What is needed: Pictures stay out of the copy. Retype exactly the lines below from the one with "Men's Chinese Silk" through the one with "Cartoon Christmas couple vector".

Data to use:

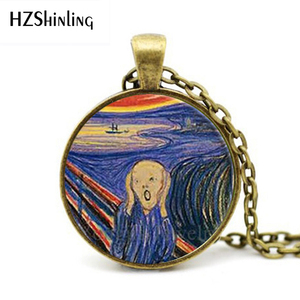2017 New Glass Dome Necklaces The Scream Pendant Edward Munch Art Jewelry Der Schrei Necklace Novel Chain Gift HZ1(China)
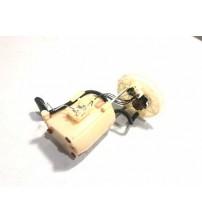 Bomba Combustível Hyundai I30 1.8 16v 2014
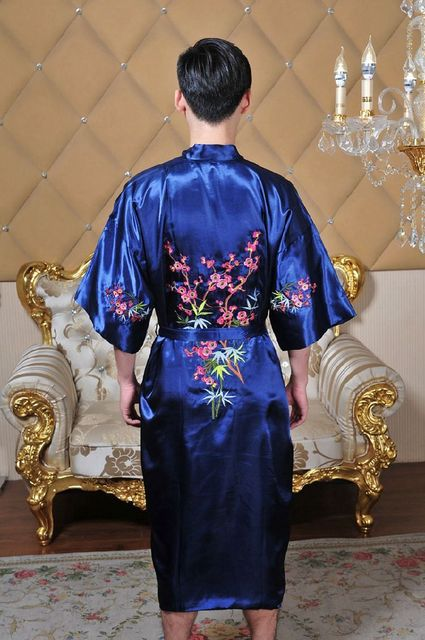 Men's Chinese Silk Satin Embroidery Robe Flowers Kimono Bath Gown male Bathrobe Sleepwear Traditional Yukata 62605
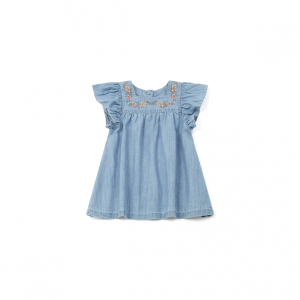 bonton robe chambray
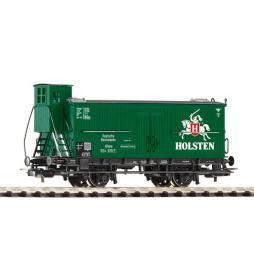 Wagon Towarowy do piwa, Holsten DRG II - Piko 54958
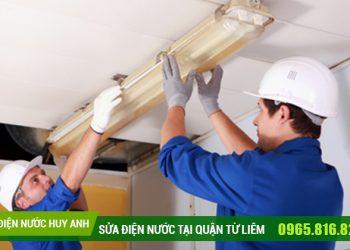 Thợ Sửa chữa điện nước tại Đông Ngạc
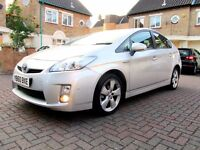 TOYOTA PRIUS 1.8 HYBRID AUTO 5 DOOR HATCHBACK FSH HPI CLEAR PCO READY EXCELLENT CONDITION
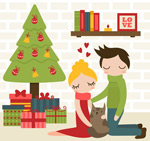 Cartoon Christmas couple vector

--

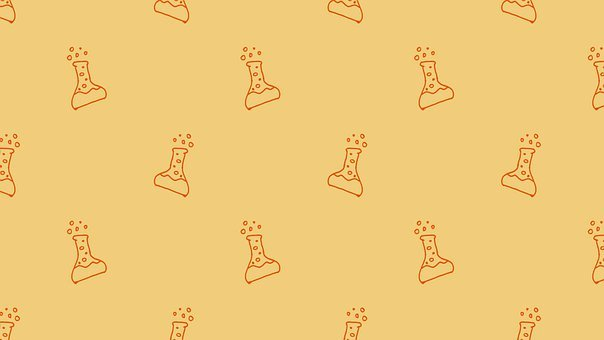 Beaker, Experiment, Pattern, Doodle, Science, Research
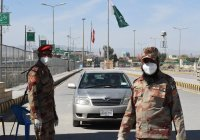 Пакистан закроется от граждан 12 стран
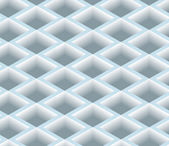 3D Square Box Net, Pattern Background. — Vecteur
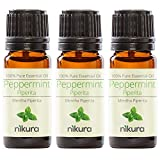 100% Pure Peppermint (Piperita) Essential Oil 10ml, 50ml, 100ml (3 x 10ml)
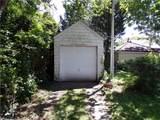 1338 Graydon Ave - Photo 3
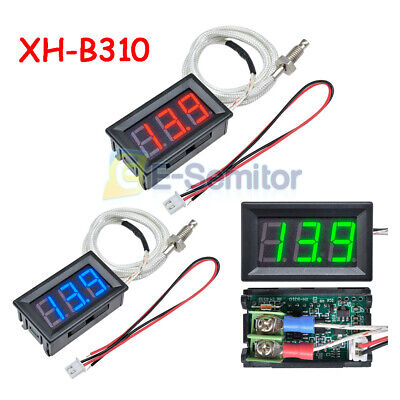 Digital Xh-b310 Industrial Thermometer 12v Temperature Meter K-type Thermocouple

Result:
 Men's Chinese Silk Satin Embroidery Robe Flowers Kimono Bath Gown male Bathrobe Sleepwear Traditional Yukata 62605
 bonton robe chambray
 Wagon Towarowy do piwa, Holsten DRG II - Piko 54958
 Thợ Sửa chữa điện nước tại Đông Ngạc
 TOYOTA PRIUS 1.8 HYBRID AUTO 5 DOOR HATCHBACK FSH HPI CLEAR PCO READY EXCELLENT CONDITION
 Cartoon Christmas couple vector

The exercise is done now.